Ninth, providing greater flexibility to line ministries in managing the resources under their control will only be possible if the additional powers apply to all resources, including personnel, which is by far the most important numerically. Currently, public service law and procedures in Cyprus are among the most rigid and inflexible in Europe, with the result that transferring human resources from one use to another, within or between ministries and agencies, is often extremely difficult. Without significant modifications to these practices, it will be difficult to achieve the full benefit of the reforms outlined above. As an important step to identifying the required changes, the government is launching, with the support of the World Bank and the U.K. government, a Public Administration Review which will review, among other issues, the public service law and evaluate the work practices and staffing levels of key functions of government, including planning, budgeting and financial management.
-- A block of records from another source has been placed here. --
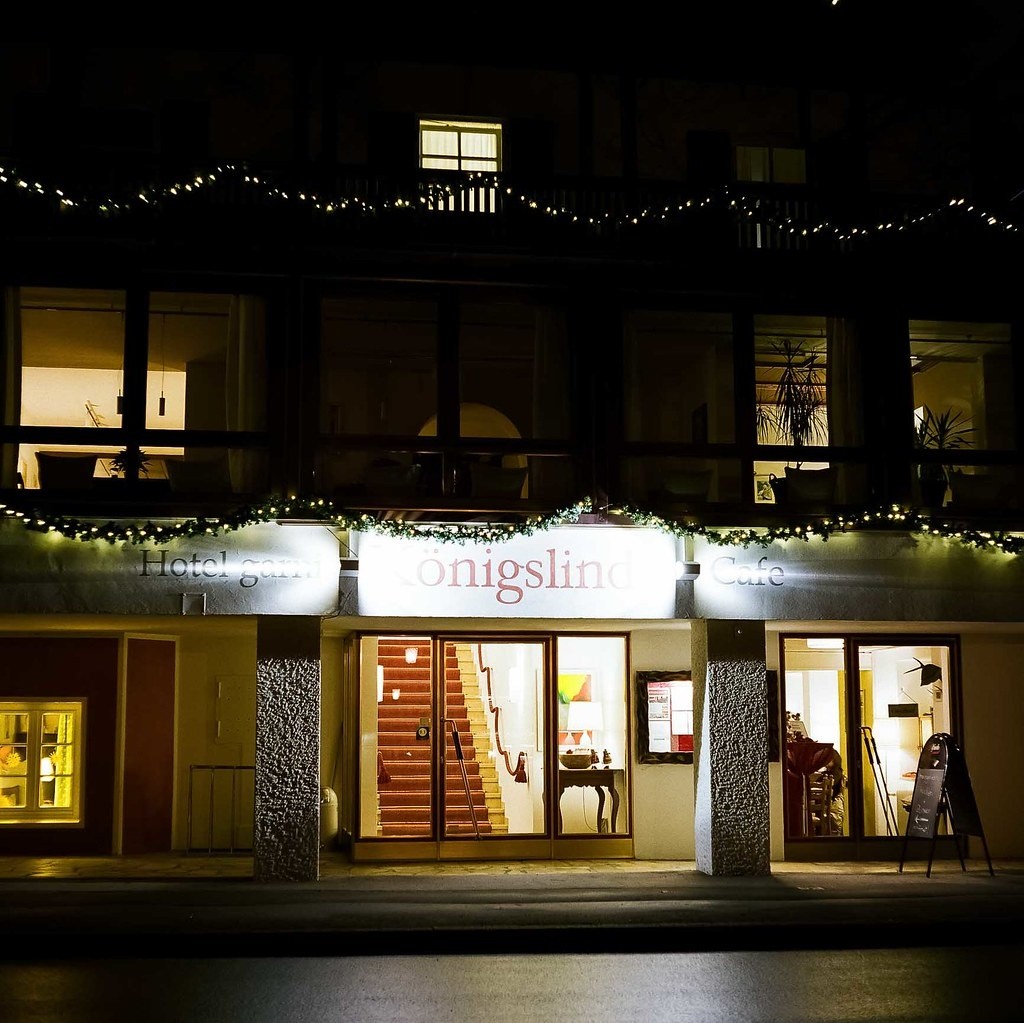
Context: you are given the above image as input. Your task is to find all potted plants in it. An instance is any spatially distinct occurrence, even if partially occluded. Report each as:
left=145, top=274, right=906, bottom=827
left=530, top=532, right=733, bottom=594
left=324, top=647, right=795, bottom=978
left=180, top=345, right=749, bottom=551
left=109, top=446, right=153, bottom=478
left=915, top=401, right=979, bottom=505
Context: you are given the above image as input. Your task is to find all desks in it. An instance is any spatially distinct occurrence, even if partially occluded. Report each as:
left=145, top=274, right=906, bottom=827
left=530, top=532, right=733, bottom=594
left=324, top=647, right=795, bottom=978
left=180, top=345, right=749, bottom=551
left=541, top=769, right=619, bottom=833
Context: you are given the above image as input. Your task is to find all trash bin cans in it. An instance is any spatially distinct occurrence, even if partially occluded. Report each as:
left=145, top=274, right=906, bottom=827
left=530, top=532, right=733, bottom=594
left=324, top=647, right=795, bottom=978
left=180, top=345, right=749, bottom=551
left=320, top=786, right=338, bottom=850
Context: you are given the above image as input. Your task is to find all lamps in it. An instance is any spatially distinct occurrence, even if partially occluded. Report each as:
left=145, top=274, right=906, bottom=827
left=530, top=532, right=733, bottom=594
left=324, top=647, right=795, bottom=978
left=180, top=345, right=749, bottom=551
left=568, top=701, right=601, bottom=748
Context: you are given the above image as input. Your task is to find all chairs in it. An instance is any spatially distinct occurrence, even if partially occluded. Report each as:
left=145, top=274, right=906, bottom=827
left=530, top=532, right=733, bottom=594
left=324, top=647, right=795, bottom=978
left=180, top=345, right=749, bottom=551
left=808, top=772, right=834, bottom=835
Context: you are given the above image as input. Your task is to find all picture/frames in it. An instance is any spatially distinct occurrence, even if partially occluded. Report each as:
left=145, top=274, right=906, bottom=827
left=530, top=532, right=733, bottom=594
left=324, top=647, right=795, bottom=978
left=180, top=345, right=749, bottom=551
left=535, top=667, right=596, bottom=751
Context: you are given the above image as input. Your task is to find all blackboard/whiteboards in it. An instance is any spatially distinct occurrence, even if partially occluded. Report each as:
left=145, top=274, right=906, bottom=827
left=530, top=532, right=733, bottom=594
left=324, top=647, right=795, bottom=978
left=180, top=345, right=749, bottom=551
left=904, top=767, right=947, bottom=844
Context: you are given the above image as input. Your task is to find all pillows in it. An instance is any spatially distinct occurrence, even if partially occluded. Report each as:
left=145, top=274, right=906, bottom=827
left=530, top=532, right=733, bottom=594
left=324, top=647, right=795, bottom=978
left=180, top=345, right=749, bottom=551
left=33, top=451, right=98, bottom=490
left=780, top=466, right=838, bottom=503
Finally, the changes described above will take commitment and much hard work across government to implement, and will need to be sustained over several years. They will require active leadership from the MoF and the full cooperation of line ministries and other stakeholders if they are to succeed. To ensure the necessary degree of inter-agency commitment, a PFM Reform Committee, chaired by the Permanent Secretary/Finance and including representatives of line ministries and other stakeholders, will be set up to oversee the work and monitor the implementation of the key deliverables and milestones of the strategy.

[1] Mr. Panteli is a Senior Economic Officer, Ministry of Finance, Cyprus. He has been heavily involved in discussions on the EU-ECB-IMF-supported program for Cyprus, in technical assistance being provided by FAD on PFM and other fiscal issues, and in the Public Administration Review.

Note: The posts on the IMF PFM Blog should not be reported as representing the views of the IMF. The views expressed are those of the authors and do not necessarily represent those of the IMF or IMF policy.